We omitted one study sequentially, and the calculated combined SMD for the remaining studies yielded consistent results. In the overall meta-analysis, no single study significantly changed the combined results, which indicated that the results were statistically stable and reliable (Figure 8).
Begg's funnel plot did not show any substantial asymmetry (Figure 9). Egger's regression test indicated little evidence of publication bias (P = 0.780).

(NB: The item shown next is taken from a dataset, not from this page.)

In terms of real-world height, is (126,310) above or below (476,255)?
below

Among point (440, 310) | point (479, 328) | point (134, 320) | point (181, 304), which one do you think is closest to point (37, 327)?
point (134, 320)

Our meta-analysis of 7 case-control studies revealed a significant negative effect of CBP on sperm vitality, sperm total motility, and the percentage of progressively motile sperm. However, the relationships between CBP and semen volume, sperm concentration and the duration of semen liquefaction were not identified. The evidence of heterogeneity was observed across the studies, which was partially explained by the following facts: 1. the inconsistent methods of semen parameters measurement; 2. the inconsistent standard units for measuring semen parameters in different articles; 3. different populations existed in the studies; 4. all the studies used a case-control study design, and most of studies were in Chinese.
According to the presence or absence of white blood cells in the expressed prostatic secretion (EPS), the presence or absence of bacteria in the EPS, and the patient's clinical symptoms, prostatitis was classified into four categories20. Chronic bacterial prostatitis, category II, is a common cause for recurrent urinary tract infections in adult men, and Gram-negative bacilli (particularly E.coli) was responsible for the great majority of cases21. Bacterial infection can release toxins and inflammatory factors into the prostate and cause an autoimmune reaction that can lead to the deterioration of semen quality and sperm damage22. Additionally, the up- regulation of the apoptotic protein, Omi/HtrA2, in sperm causes poor semen quality19.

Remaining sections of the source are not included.